OpenAI ha depositato un'istanza formale per chiedere a un giudice federale statunitense di archiviare la causa intentata da Apple, definendo le accuse di furto di segreti industriali come " prive di merito". La strategia difensiva del creatore di ChatGPT non si limita alla negazione dei fatti, ma attacca frontalmente la gestione della sicurezza interna di Apple, sostenendo che l'azienda di Cupertino non abbia adottato misure ragionevoli per proteggere le informazioni che ora rivendica come riservate.
La difesa di OpenAI: sicurezza carente e dati generici
Secondo i documenti depositati in tribunale, OpenAI sostiene che Apple stia travisando la natura delle informazioni sottratte, classificando come "segreti industriali" semplici dati generici sullo sviluppo di prodotti. La tesi della difesa è che le procedure di offboarding e i protocolli di sicurezza di Apple siano talmente inefficienti da aver paradossalmente minato la validità stessa della causa. OpenAI ha inoltre pubblicato log di chat per dimostrare che alcuni ex dipendenti, dopo aver lasciato Apple, siano stati loro stessi contattati da colleghi rimasti in azienda per ottenere aiuto nel reperire informazioni riservate.
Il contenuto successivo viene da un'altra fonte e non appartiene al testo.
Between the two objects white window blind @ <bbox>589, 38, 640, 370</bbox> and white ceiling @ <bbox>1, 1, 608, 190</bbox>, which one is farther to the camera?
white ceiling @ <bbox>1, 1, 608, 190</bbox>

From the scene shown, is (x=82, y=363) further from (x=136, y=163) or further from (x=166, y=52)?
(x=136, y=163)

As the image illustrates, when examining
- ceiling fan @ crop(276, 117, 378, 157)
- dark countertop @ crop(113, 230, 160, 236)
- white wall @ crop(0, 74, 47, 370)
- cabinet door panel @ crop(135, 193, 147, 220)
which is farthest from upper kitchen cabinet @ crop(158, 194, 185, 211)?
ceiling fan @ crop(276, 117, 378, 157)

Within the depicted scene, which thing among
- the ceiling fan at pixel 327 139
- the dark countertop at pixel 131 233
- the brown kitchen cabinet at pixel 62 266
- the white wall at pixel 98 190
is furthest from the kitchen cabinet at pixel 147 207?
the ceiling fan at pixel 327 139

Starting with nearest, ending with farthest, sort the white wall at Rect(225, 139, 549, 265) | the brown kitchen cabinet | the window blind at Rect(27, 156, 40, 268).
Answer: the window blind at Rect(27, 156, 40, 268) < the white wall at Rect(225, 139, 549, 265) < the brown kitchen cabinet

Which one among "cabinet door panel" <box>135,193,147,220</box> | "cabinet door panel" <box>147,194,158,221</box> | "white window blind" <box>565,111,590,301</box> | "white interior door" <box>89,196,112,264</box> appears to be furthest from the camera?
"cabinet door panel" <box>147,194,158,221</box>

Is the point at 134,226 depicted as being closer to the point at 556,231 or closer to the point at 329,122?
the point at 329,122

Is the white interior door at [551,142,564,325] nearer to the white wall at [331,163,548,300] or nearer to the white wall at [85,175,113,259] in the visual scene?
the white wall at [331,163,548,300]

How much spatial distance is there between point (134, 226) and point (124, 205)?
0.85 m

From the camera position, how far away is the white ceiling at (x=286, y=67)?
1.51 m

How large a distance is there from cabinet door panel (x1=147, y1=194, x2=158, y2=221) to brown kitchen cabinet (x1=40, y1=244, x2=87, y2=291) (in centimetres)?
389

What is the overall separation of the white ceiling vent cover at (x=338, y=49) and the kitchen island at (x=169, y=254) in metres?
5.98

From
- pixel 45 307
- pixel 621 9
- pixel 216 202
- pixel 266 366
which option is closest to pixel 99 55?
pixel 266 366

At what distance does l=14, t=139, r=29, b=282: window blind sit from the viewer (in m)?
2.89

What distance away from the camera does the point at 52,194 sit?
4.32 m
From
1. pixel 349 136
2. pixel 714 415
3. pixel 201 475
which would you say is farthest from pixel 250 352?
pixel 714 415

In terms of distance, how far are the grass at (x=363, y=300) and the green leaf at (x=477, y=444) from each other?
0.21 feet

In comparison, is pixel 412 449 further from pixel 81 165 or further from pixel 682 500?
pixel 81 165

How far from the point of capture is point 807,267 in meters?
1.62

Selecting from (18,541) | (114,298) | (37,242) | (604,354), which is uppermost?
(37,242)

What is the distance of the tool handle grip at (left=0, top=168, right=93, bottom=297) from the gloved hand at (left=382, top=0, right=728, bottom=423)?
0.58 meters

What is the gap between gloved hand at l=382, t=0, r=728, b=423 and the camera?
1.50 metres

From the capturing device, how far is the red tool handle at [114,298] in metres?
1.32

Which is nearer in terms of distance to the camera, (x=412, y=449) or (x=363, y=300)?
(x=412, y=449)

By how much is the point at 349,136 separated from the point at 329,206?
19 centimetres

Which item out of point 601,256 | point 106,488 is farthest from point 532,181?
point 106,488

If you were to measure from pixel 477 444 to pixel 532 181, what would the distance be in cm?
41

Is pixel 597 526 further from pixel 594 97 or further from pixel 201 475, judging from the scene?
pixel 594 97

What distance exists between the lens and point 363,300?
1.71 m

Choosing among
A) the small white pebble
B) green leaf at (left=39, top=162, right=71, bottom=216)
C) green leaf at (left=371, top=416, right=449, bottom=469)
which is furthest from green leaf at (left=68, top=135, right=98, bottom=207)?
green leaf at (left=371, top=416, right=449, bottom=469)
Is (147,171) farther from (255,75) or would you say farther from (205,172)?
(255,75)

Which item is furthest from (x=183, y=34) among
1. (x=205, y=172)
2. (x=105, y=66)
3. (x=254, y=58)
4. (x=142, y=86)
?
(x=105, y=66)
L'escalation di Apple e il coinvolgimento di terzi
La disputa, iniziata a luglio 2026 con l'accusa che OpenAI avesse reclutato manager e ingegneri per accelerare lo sviluppo di un proprio dispositivo hardware, si è ulteriormente complicata. Apple ha recentemente richiesto un'ingiunzione preliminare per bloccare l'accesso a dati confidenziali e ha esteso le indagini: oltre ai due ex dipendenti già citati, Chang Liu e Tang Yew Tan, Cupertino sospetta che altri 11 ex collaboratori siano coinvolti. L'indagine sta inoltre monitorando io, la startup di hardware co-fondata da Jony Ive.
Un clima di instabilità per l'ecosistema AI
Questo scontro legale si inserisce in un periodo di estrema fragilità per OpenAI, già sotto pressione a causa delle intimazioni di quindici procure USA per la conservazione di prove relative all'hacking di Hugging Face e delle ammissioni su nuovi incidenti cyber in concomitanza con il lancio del framework di sicurezza della Casa Bianca.
Il risultato finale di questa battaglia legale determinerà non solo il futuro dei progetti hardware di OpenAI, ma stabilirà un precedente cruciale sulla portabilità delle competenze professionali e la definizione legale di segreto industriale nell'era dell'intelligenza artificiale generativa.